My days can be very different.
Some can be spent in an office, in front of the dreaded computer, doing lots and lots of paperwork. Unfortunately this paperwork is important. It details what we want to do, how we will do it, who will pay for it and what it should look like when finished.
Me on a day of meetings and paperwork…
Other days can be spent outside walking around the countryside or on site with drilling rigs.
Drilling for water in Wales (with the Army)
I spend a lot of time talking to people, trying to plan what we should be doing and helping them solve problems. These problems can be about how we do our business, but the best ones are helping solve science, engineering and environmental problems. This can be anything from drilling holes and understanding rocks, or how best to sample rocks to look at the microbes, the very small life that calls the rock its home, or how the results should be shown to non-scientists. Sometimes I get to speak to people who want to be scientists and I get to help them pick the right pathway.
Sometimes, if I’m really lucky, I get to go places like Iceland and hold meetings next to waterfalls.
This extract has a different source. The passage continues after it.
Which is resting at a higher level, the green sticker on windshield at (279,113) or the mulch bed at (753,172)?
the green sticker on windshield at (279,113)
Me in Iceland, having a meeting by a waterfall
I think this should happen a lot more often.
What I'd do with the prize money
I'd make it easier for people to learn how to get clean water in rural Tanzania.
Geology for Global Development (GfGD) is a registered charity (1165663), established to champion the role of geology in sustainable development, mobilising and equipping the geology community to support the UN Sustainable Development Goals. In 2019, they will be developing projects to increase access to improved water resources in rural Tanzania (SDG 6 – clean water and sanitation), and the scientific and technical capacity to help manage these. Access to locally-managed and sustainable water resources is critical to improving the health, education and gender equality of local communities. Work in Tanzania will be done in partnership with local NGOs and district governments, focusing on training and capacity building to ensure they access to the Earth and environmental science needed to develop new water projects, monitor water quality, and assess water project functionality. Read more about their work: http://www.gfgd.org/
How would you describe yourself in 3 words?
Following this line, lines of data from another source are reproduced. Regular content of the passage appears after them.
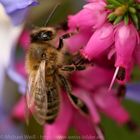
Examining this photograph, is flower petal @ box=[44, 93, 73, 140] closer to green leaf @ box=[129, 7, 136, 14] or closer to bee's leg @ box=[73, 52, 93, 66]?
bee's leg @ box=[73, 52, 93, 66]

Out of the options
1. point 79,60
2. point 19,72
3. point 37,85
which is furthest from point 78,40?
point 19,72

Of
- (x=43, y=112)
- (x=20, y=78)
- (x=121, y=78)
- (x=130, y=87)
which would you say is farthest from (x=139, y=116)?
(x=121, y=78)

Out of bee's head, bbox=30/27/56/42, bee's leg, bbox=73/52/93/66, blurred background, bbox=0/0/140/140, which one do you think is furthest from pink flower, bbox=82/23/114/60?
blurred background, bbox=0/0/140/140

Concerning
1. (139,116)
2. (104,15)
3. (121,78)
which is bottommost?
(139,116)

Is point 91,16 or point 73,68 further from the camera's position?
point 73,68

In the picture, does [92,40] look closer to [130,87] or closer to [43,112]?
[43,112]

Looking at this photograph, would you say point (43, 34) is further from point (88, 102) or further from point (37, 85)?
point (88, 102)
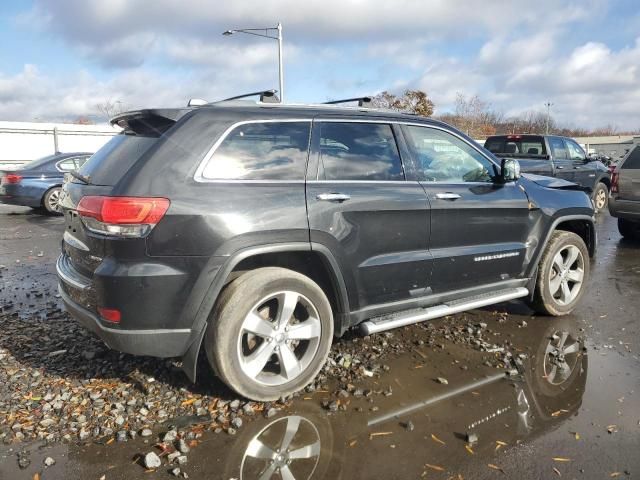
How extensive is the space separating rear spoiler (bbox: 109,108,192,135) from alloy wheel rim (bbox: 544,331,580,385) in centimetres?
315

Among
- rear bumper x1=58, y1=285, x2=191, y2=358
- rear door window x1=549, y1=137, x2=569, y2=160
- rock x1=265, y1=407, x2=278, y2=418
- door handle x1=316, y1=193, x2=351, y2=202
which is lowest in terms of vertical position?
rock x1=265, y1=407, x2=278, y2=418

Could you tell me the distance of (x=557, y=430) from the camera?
10.0 feet

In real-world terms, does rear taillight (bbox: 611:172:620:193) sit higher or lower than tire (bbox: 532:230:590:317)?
higher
Lucky, Effective, Hard-working
What's the best thing you've done in your career?
Travelled. By travelling you see new things, eat different food, and see some very different TV.
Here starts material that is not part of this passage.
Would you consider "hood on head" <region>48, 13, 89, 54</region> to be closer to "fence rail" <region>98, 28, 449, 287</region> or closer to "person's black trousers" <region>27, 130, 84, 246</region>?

What or who inspired you to follow your career?
The NASA astronauts of the 1960s and 1970s
What was your favourite subject at school?
Tricky, I liked Geography and English
What did you want to be after you left school?
A writer. Or a fireman. I did think of being a scientist, but not doing well at school never thought it would happen.
Were you ever in trouble at school?
If you weren't doing this job, what would you choose instead?
I'd like to write a novel.
Who is your favourite singer or band?
Probably the stuff your mum and dad listen to? Or maybe even your grandparents?
What's your favourite food?
Nachos. Or Nachos with extra cheese, or Nachos with extra cheese and Jalapeño.
What is the most fun thing you've done?
Jump out of helicopters in the dark.
If you had 3 wishes for yourself what would they be? - be honest!
I'd want to fly, be invisible and for my family to have good health.
Tell us a joke.
There are 10 kinds of people in the world. Those who understand binary and those who do not... Yes. It's a science joke.